Input data quality control for NDNQI national comparative statistics and quarterly reports: a contrast of three robust scale estimators for multiple outlier detection
1 Department of Biostatistics, University of Kansas Medical Center, 3901 Rainbow Blvd, Kansas City, KS 66160, USA
2 School of Nursing, University of Kansas Medical Center, 3901 Rainbow Blvd., Kansas City, KS 66160, USA
BMC Research Notes 2012, 5:456 doi:10.1186/1756-0500-5-456Published: 25 August 2012
To evaluate institutional nursing care performance in the context of national comparative statistics (benchmarks), approximately one in every three major healthcare institutions (over 1,800 hospitals) across the United States, have joined the National Database for Nursing Quality Indicators® (NDNQI®). With over 18,000 hospital units contributing data for nearly 200 quantitative measures at present, a reliable and efficient input data screening for all quantitative measures for data quality control is critical to the integrity, validity, and on-time delivery of NDNQI reports.
With Monte Carlo simulation and quantitative NDNQI indicator examples, we compared two ad-hoc methods using robust scale estimators, Inter Quartile Range (IQR) and Median Absolute Deviation from the Median (MAD), to the classic, theoretically-based Minimum Covariance Determinant (FAST-MCD) approach, for initial univariate outlier detection.

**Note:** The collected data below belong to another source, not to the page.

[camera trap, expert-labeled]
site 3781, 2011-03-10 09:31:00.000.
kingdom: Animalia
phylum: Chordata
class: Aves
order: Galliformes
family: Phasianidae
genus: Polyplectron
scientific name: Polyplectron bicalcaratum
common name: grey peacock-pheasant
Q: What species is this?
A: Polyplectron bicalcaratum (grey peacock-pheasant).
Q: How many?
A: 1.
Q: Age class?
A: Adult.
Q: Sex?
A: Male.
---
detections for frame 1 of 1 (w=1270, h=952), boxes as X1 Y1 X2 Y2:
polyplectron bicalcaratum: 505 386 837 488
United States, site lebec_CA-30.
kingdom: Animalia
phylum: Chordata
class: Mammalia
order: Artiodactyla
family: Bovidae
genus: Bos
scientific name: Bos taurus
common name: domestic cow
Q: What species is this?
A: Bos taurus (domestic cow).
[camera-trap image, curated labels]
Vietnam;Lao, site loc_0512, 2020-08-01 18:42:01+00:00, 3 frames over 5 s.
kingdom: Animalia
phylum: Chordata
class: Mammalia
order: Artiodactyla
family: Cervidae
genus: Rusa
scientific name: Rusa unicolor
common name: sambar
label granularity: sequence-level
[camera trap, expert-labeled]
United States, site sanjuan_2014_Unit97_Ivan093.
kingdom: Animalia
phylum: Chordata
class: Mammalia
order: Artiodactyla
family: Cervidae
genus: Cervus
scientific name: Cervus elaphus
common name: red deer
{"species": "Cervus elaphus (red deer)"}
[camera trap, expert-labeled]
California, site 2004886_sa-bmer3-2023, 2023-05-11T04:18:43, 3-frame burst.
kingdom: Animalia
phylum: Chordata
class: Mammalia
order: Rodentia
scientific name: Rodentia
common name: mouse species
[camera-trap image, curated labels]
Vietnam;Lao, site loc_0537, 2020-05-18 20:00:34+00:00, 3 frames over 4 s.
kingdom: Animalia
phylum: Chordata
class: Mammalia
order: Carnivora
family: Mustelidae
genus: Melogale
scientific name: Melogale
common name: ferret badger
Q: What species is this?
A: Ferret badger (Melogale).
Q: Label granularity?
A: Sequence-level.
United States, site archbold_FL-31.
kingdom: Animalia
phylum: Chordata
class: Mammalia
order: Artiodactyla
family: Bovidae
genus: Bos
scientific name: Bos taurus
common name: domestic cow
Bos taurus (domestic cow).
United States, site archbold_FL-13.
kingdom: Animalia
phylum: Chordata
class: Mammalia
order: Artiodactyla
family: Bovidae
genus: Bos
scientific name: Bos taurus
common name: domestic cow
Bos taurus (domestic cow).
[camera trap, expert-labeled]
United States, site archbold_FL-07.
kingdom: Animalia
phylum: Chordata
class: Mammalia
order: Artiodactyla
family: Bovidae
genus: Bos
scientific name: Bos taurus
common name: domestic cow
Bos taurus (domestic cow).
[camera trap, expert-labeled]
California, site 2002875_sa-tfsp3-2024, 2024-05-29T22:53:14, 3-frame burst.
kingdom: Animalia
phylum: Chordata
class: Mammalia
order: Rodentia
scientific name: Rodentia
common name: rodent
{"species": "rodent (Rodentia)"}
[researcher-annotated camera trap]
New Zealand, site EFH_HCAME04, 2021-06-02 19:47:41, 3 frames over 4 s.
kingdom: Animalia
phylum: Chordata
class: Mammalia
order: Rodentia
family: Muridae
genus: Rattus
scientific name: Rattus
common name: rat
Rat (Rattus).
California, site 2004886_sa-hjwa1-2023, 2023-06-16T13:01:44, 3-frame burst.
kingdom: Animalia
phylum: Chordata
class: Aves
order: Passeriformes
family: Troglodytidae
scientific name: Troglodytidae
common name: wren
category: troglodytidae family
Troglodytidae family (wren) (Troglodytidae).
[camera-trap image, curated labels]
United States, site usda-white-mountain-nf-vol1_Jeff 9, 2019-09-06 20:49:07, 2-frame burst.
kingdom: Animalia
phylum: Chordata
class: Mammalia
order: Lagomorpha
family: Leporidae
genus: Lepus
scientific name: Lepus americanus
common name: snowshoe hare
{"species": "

While the theoretically based FAST-MCD used in one dimension can be sensitive and is better suited for identifying groups of outliers because of its high breakdown point, the ad-hoc IQR and MAD approaches are fast, easy to implement, and could be more robust and efficient, depending on the distributional property of the underlying measure of interest.
With highly skewed distributions for most NDNQI indicators within a short data screen window, the FAST-MCD approach, when used in one dimensional raw data setting, could overestimate the false alarm rates for potential outliers than the IQR and MAD with the same pre-set of critical value, thus, overburden data quality control at both the data entry and administrative ends in our setting.